Résumé
Fourmillant d’archives visuelles et sonores, 'Paris 1907, la fureur Picasso' se centre sur l'histoire des 'Demoiselles d’Avignon' de Pablo Picasso pour raconter l'émergence d'un génie artistique dans son époque.
Avis
Paris, 1907, la Belle époque. La capitale ruisselle de flonflons, de jupons et des vrombissements des nouvelles automobiles. On s’y enivre d’alcools et de parfums capiteux, de cinéma et de cafés théâtres, de modernité et de vitesse. C’est aussi l’heure où Jean Jaurès harangue les ouvriers contre le capitalisme, où Octave Mirbeau s’insurge contre cette modernité qui rend "sauvage". Là, dans son atelier, un jeune homme de vingt-quatre ans s’enferme pendant six mois pour peindre jour et nuit une toile monumentale qui annoncera un tournant dans l’art moderne, la naissance du cubisme.

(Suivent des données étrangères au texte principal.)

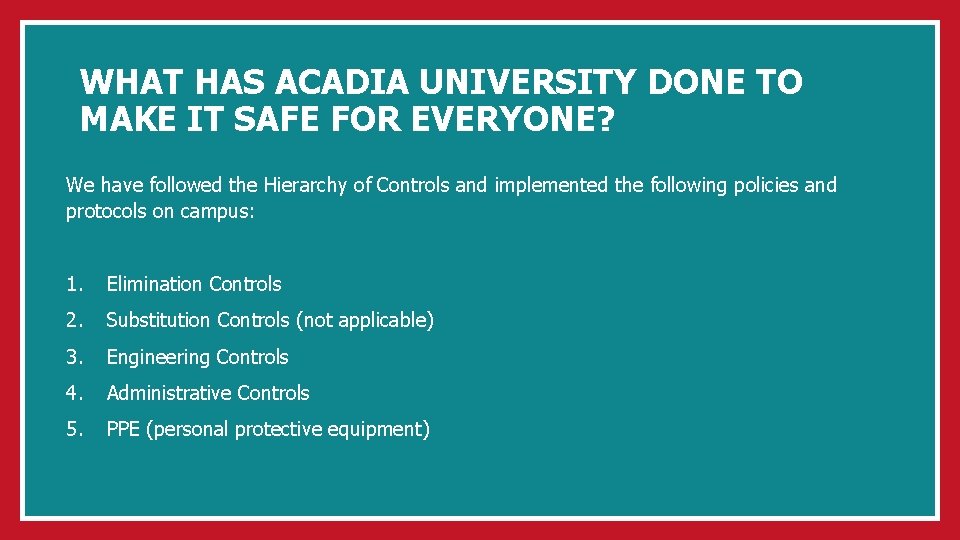 WHAT HAS ACADIA UNIVERSITY DONE TO MAKE IT SAFE FOR EVERYONE?

We have followed the Hierarchy of Controls and implemented the following policies and protocols on campus:

1. Elimination Controls
2. Substitution Controls (not applicable)
3. Engineering Controls
4. Administrative Controls
5. PPE (personal protective equipment)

'Paris 1907, la fureur Picasso' part des 'Demoiselles d’Avignon', de l’histoire de ce tableau réalisé contre 'La joie de vivre' d'Henri Matisse, pour saisir la modernité fulgurante du jeune peintre. Fourmillant d’images d’époques, d’archives visuelles et sonores, de photographies et de films, le cinéaste raconte ce contexte créatif. 'Les Demoiselles d’Avignon' incarnera une violence inimaginable qui laissera muet Guillaume Apollinaire, stupéfaite Gertrude Stein, sidéré et rageur Henri Matisse lui-même. Le film s’ouvre et se clôt sur cette toile, il y revient perpétuellement, et se construit entièrement autour d’elle. Il est l’histoire de sa fabrication concrète qu’il met en scène en reconstituant (hélas) l’atelier de l’artiste.

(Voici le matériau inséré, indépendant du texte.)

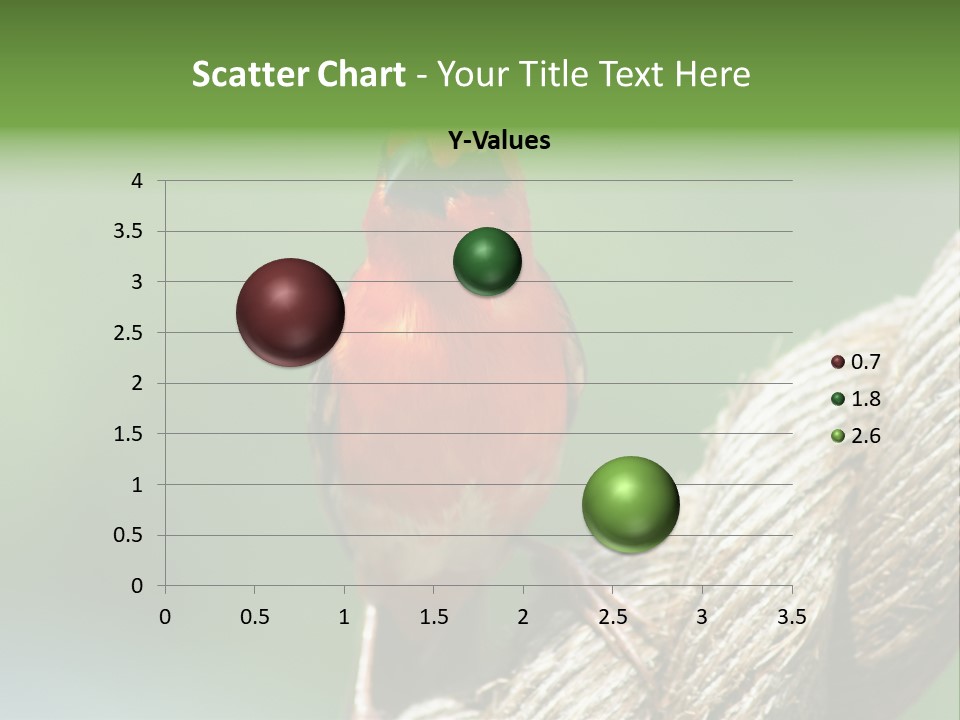 Scatter Chart - Your Title Text Here

Y-Values

4
3.5
3
2.5
2
1.5
1
0.5
0

0 0.5 1 1.5 2 2.5 3 3.5

0.7
1.8
2.6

En peignant les prostituées des bordels qu’il nommera "les demoiselles", puis à travers l’art africain où il découvrira la magie de la sculpture, faite pour porter l’horreur et exorciser l’effroi humain, Picasso frappe de plein fouet l’hypocrisie bourgeoise. Ce sont toutes les dimensions politiques puis esthétiques du tableau que le réalisateur dévoile dans son récit. Il ne se détourne de la toile que pour y revenir, l’œil chargé de nouveaux savoirs, et chacun de ses détails nous est donné à regarder épaissi encore de signification. Sans jamais s’éloigner de son contexte ni basculer dans le discours théorique, 'Paris 1907, la fureur Picasso' fait converger sur cette œuvre différents faisceaux de sens pour nous permettre d’en mesurer toute la densité, la portée violemment politique, l’esthétique résolument nouvelle. Et finalement, le film de Jean-Loïc Portron raconte ainsi comment peut s’élaborer un regard sur une œuvre d’art.